Copying data from On Prem SQL to ADLS with ADF and Biml

Note: This post is about Azure Data Factory V1
Apologies for the overly acronym-laden title as I was trying to keep it concise but descriptive. And we all know that adding technologies to your repertoire means adding more acronyms.

My coworker Levi and I are working on a project where we copy data from an on-premises SQL Server 2014 database and land it in Azure Data Lake Store. Then we use Polybase to get the data into Azure SQL Data Warehouse and build a dimensional model. I’ve done a couple of small projects before with Azure Data Factory, but nothing as large as this one. We had 173 tables that we needed to copy to ADLS. Then we needed to set up incremental loads for 95 of those tables going forward.

My Azure Data Factory is made up of the following components:

Gateway – Allows ADF to retrieve data from an on premises data source
Linked Services – define the connection string and other connection properties for each source and destination
Datasets – Define a pointer to the data you want to process, sometimes defining the schema of the input and output data
Pipelines – combine the data sets and activities and define an execution schedule

Each of these objects is defined in a JSON file. Defining data sets and copy activities in JSON gets very tedious, especially when you need to do this for 100+ tables. Tedium usually indicates a repeatable pattern. If there is a repeatable pattern you can probably automate it. The gateway and linked services are one-time setup activities that weren’t worth automating for this project, but the datasets and pipelines definitely were.

In order to automate the generation of datasets and pipelines, we need a little help with some metadata.

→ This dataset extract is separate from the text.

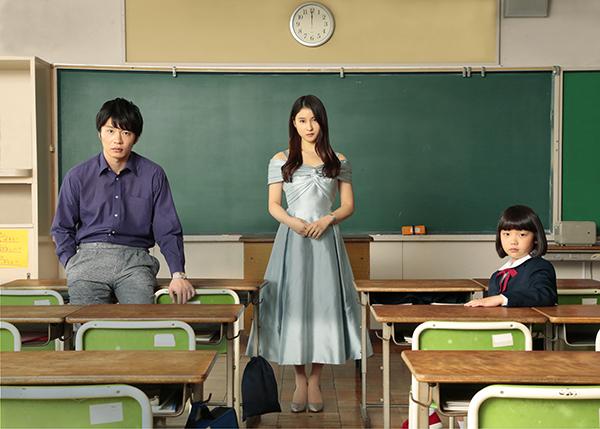 """<span class=""""title"""">田中圭「哀愁しんでれら」クランクアップコメント公開!「小春ってジョーカーみたい」</span>"""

We had the client help us fill out an Excel spreadsheet that listed each table in our source database and the following characteristics relevant to the load to Azure:

Frequency (daily or hourly)
Changes Only (incremental or full load)
Changed Time Column (datetime column used for incremental loads)

That list plus the metadata we retrieved from SQL server for each table (column names and data types) were all we needed to automate the creation of the ADF datasets and pipelines with BimlScript.

This post will show how we built the data sets. The following post will show the pipelines with the copy activities.

First we need to generate the input datasets coming from SQL Server. We added some properties at the top and embedded some code nuggets to handle the values that are specific to each table.

Next we need the output datasets for Azure Data Lake Store. We use the same three properties in generating each dataset- schema, table, frequency- and we add one more for scope.

Now we just need another BimlScript file that calls these two files. We broke our pipelines up into daily versus hourly and incremental versus full loads.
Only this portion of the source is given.